Gegevenslijst
══════════════════════════════
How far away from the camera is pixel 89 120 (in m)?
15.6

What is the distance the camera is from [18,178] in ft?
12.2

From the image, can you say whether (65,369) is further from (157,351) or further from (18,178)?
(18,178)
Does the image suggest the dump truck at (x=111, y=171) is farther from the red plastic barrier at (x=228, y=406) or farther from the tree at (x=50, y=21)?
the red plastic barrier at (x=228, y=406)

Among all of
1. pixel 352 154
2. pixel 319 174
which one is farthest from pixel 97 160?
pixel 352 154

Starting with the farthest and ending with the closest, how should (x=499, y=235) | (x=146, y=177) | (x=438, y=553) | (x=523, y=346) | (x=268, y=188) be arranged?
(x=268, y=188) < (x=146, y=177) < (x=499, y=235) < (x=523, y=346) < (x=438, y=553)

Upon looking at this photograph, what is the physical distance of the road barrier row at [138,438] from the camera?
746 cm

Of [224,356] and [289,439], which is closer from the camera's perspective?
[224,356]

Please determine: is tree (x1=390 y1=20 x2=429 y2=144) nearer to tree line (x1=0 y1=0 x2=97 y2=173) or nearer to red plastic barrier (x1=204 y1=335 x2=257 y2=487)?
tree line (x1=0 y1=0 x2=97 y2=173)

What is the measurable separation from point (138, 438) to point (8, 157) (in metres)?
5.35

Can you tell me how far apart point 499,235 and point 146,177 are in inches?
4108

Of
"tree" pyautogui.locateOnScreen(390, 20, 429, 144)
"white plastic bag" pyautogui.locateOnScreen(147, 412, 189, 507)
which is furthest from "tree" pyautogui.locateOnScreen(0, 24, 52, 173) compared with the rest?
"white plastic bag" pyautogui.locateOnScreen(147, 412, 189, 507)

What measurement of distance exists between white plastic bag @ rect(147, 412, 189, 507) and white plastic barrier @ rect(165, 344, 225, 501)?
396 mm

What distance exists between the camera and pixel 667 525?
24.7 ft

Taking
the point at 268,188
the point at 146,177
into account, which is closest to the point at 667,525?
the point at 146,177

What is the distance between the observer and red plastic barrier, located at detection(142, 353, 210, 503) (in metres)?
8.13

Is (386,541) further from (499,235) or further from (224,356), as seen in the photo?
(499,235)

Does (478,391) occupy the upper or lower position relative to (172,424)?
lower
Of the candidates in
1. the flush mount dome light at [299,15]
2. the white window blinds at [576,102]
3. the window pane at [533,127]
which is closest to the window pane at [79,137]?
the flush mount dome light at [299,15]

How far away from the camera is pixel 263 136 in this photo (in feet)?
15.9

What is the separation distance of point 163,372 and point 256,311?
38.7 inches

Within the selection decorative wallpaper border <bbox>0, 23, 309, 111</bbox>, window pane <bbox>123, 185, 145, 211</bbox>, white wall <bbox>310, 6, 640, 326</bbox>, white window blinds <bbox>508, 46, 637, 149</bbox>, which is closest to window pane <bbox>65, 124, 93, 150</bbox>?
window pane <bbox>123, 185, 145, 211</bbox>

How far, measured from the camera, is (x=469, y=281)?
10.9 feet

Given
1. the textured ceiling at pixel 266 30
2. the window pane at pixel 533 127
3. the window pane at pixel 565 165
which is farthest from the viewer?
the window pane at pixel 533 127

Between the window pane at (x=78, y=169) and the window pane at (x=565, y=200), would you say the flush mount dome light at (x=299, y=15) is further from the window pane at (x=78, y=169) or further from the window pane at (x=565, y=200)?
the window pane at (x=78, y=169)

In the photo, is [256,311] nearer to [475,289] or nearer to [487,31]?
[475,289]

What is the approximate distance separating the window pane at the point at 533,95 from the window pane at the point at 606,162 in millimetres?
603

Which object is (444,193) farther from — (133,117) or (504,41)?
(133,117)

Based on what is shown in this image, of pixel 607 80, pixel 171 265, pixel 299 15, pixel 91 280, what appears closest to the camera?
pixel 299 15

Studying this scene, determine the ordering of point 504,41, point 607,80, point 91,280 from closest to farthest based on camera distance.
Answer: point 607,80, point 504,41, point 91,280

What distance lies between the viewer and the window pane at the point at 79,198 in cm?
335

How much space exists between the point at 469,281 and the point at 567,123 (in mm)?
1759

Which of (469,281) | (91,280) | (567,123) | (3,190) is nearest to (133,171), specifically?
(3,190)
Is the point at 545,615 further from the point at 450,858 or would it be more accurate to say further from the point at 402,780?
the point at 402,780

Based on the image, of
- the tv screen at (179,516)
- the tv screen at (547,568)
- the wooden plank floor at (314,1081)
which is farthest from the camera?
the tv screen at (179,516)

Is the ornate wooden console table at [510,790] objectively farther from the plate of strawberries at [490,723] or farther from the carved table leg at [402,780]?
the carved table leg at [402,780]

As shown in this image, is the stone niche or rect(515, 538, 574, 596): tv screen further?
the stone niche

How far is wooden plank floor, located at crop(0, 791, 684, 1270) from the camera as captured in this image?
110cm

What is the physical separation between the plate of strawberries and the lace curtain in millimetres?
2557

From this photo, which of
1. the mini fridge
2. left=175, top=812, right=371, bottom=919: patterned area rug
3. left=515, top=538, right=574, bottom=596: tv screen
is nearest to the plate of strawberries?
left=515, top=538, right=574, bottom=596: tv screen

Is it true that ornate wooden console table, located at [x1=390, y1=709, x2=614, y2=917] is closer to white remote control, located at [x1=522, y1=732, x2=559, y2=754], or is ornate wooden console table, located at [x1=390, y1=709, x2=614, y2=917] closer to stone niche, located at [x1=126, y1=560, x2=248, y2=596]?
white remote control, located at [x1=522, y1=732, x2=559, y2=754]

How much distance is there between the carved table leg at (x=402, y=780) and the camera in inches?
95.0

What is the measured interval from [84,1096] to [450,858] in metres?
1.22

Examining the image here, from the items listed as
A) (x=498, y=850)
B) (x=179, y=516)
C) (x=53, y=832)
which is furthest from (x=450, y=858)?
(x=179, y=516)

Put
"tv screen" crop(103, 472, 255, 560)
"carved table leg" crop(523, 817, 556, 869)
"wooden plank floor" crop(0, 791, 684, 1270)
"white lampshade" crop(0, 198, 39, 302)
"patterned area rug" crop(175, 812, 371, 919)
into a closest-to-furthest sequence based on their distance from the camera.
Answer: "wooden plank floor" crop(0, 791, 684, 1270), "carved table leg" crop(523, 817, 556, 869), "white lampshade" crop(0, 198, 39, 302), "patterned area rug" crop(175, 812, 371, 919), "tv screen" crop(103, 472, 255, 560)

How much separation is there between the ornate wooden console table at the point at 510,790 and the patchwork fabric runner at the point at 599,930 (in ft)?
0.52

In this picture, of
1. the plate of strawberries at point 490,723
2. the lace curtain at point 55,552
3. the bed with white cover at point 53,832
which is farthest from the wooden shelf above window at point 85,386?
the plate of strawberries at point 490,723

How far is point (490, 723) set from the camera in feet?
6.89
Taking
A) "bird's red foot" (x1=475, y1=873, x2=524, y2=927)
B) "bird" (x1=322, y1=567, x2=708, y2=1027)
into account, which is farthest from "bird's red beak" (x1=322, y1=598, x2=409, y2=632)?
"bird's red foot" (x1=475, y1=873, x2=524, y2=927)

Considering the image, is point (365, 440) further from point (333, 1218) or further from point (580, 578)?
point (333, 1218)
══════════════════════════════
▶ _OPDRACHT_:
Schrijf de hele lijst hierboven nog een keer over, regel voor regel en zonder iets te veranderen.

▶ _ANTWOORD_:
How far away from the camera is pixel 89 120 (in m)?
15.6

What is the distance the camera is from [18,178] in ft?
12.2

From the image, can you say whether (65,369) is further from (157,351) or further from (18,178)?
(18,178)
Does the image suggest the dump truck at (x=111, y=171) is farther from the red plastic barrier at (x=228, y=406) or farther from the tree at (x=50, y=21)?
the red plastic barrier at (x=228, y=406)

Among all of
1. pixel 352 154
2. pixel 319 174
which one is farthest from pixel 97 160?
pixel 352 154

Starting with the farthest and ending with the closest, how should (x=499, y=235) | (x=146, y=177) | (x=438, y=553) | (x=523, y=346) | (x=268, y=188) be arranged?
(x=268, y=188) < (x=146, y=177) < (x=499, y=235) < (x=523, y=346) < (x=438, y=553)

Upon looking at this photograph, what is the physical distance of the road barrier row at [138,438] from the camera?
746 cm

Of [224,356] and [289,439], which is closer from the camera's perspective?
[224,356]

Please determine: is tree (x1=390 y1=20 x2=429 y2=144) nearer to tree line (x1=0 y1=0 x2=97 y2=173) or nearer to red plastic barrier (x1=204 y1=335 x2=257 y2=487)?
tree line (x1=0 y1=0 x2=97 y2=173)

What is the measurable separation from point (138, 438) to point (8, 157) (in metres)?
5.35

Can you tell me how far apart point 499,235 and point 146,177 are in inches?
4108

Of
"tree" pyautogui.locateOnScreen(390, 20, 429, 144)
"white plastic bag" pyautogui.locateOnScreen(147, 412, 189, 507)
which is furthest from "tree" pyautogui.locateOnScreen(0, 24, 52, 173) compared with the rest?
"white plastic bag" pyautogui.locateOnScreen(147, 412, 189, 507)

What measurement of distance exists between white plastic bag @ rect(147, 412, 189, 507) and white plastic barrier @ rect(165, 344, 225, 501)?
396 mm

What distance exists between the camera and pixel 667 525?
24.7 ft

Taking
the point at 268,188
the point at 146,177
into account, which is closest to the point at 667,525?
the point at 146,177

What is the distance between the observer and red plastic barrier, located at detection(142, 353, 210, 503) (in metres)?
8.13

Is (386,541) further from (499,235) or further from (224,356), as seen in the photo?
(499,235)

Does (478,391) occupy the upper or lower position relative to (172,424)?
lower
Of the candidates in
1. the flush mount dome light at [299,15]
2. the white window blinds at [576,102]
3. the window pane at [533,127]
which is closest to the window pane at [79,137]?
the flush mount dome light at [299,15]

How far away from the camera is pixel 263 136 in this photo (in feet)?
15.9

What is the separation distance of point 163,372 and point 256,311?
38.7 inches

Within the selection decorative wallpaper border <bbox>0, 23, 309, 111</bbox>, window pane <bbox>123, 185, 145, 211</bbox>, white wall <bbox>310, 6, 640, 326</bbox>, white window blinds <bbox>508, 46, 637, 149</bbox>, which is closest to window pane <bbox>65, 124, 93, 150</bbox>?
window pane <bbox>123, 185, 145, 211</bbox>

How far, measured from the camera, is (x=469, y=281)?
10.9 feet

Given
1. the textured ceiling at pixel 266 30
2. the window pane at pixel 533 127
3. the window pane at pixel 565 165
which is farthest from the viewer?
the window pane at pixel 533 127

Between the window pane at (x=78, y=169) and the window pane at (x=565, y=200), would you say the flush mount dome light at (x=299, y=15) is further from the window pane at (x=78, y=169) or further from the window pane at (x=565, y=200)?
the window pane at (x=78, y=169)

In the photo, is [256,311] nearer to [475,289] or nearer to [487,31]?
[475,289]

What is the approximate distance separating the window pane at the point at 533,95 from the window pane at the point at 606,162 in millimetres?
603

Which object is (444,193) farther from — (133,117) or (504,41)?
(133,117)

Based on what is shown in this image, of pixel 607 80, pixel 171 265, pixel 299 15, pixel 91 280, what appears closest to the camera?
pixel 299 15

Studying this scene, determine the ordering of point 504,41, point 607,80, point 91,280 from closest to farthest based on camera distance.
Answer: point 607,80, point 504,41, point 91,280

What distance lies between the viewer and the window pane at the point at 79,198 in cm?
335

How much space exists between the point at 469,281 and the point at 567,123 (in mm)?
1759

Which of (469,281) | (91,280) | (567,123) | (3,190) is nearest to (133,171), specifically?
(3,190)
Is the point at 545,615 further from the point at 450,858 or would it be more accurate to say further from the point at 402,780?
the point at 402,780

Based on the image, of
- the tv screen at (179,516)
- the tv screen at (547,568)
- the wooden plank floor at (314,1081)
which is farthest from the camera?
the tv screen at (179,516)

Is the ornate wooden console table at [510,790] objectively farther from the plate of strawberries at [490,723] or farther from the carved table leg at [402,780]?
the carved table leg at [402,780]

As shown in this image, is the stone niche or rect(515, 538, 574, 596): tv screen further?
the stone niche

How far is wooden plank floor, located at crop(0, 791, 684, 1270) from the camera as captured in this image?
110cm

What is the physical separation between the plate of strawberries and the lace curtain in millimetres?
2557

From this photo, which of
1. the mini fridge
2. left=175, top=812, right=371, bottom=919: patterned area rug
3. left=515, top=538, right=574, bottom=596: tv screen
is nearest to the plate of strawberries?
left=515, top=538, right=574, bottom=596: tv screen

Is it true that ornate wooden console table, located at [x1=390, y1=709, x2=614, y2=917] is closer to white remote control, located at [x1=522, y1=732, x2=559, y2=754], or is ornate wooden console table, located at [x1=390, y1=709, x2=614, y2=917] closer to stone niche, located at [x1=126, y1=560, x2=248, y2=596]?
white remote control, located at [x1=522, y1=732, x2=559, y2=754]

How much distance is there between the carved table leg at (x=402, y=780) and the camera in inches?
95.0

What is the measured interval from [84,1096] to [450,858] in metres?
1.22

Examining the image here, from the items listed as
A) (x=498, y=850)
B) (x=179, y=516)
C) (x=53, y=832)
which is furthest from (x=450, y=858)?
(x=179, y=516)

Put
"tv screen" crop(103, 472, 255, 560)
"carved table leg" crop(523, 817, 556, 869)
"wooden plank floor" crop(0, 791, 684, 1270)
"white lampshade" crop(0, 198, 39, 302)
"patterned area rug" crop(175, 812, 371, 919)
into a closest-to-furthest sequence based on their distance from the camera.
Answer: "wooden plank floor" crop(0, 791, 684, 1270), "carved table leg" crop(523, 817, 556, 869), "white lampshade" crop(0, 198, 39, 302), "patterned area rug" crop(175, 812, 371, 919), "tv screen" crop(103, 472, 255, 560)

How much separation is there between the ornate wooden console table at the point at 510,790 and the patchwork fabric runner at the point at 599,930 (in ft)?
0.52

In this picture, of
1. the plate of strawberries at point 490,723
2. the lace curtain at point 55,552
3. the bed with white cover at point 53,832
which is farthest from the wooden shelf above window at point 85,386?
the plate of strawberries at point 490,723

How far is point (490, 723) set from the camera in feet?
6.89
Taking
A) "bird's red foot" (x1=475, y1=873, x2=524, y2=927)
B) "bird" (x1=322, y1=567, x2=708, y2=1027)
into account, which is farthest from "bird's red beak" (x1=322, y1=598, x2=409, y2=632)?
"bird's red foot" (x1=475, y1=873, x2=524, y2=927)

Considering the image, is point (365, 440) further from point (333, 1218) or further from point (580, 578)?
point (333, 1218)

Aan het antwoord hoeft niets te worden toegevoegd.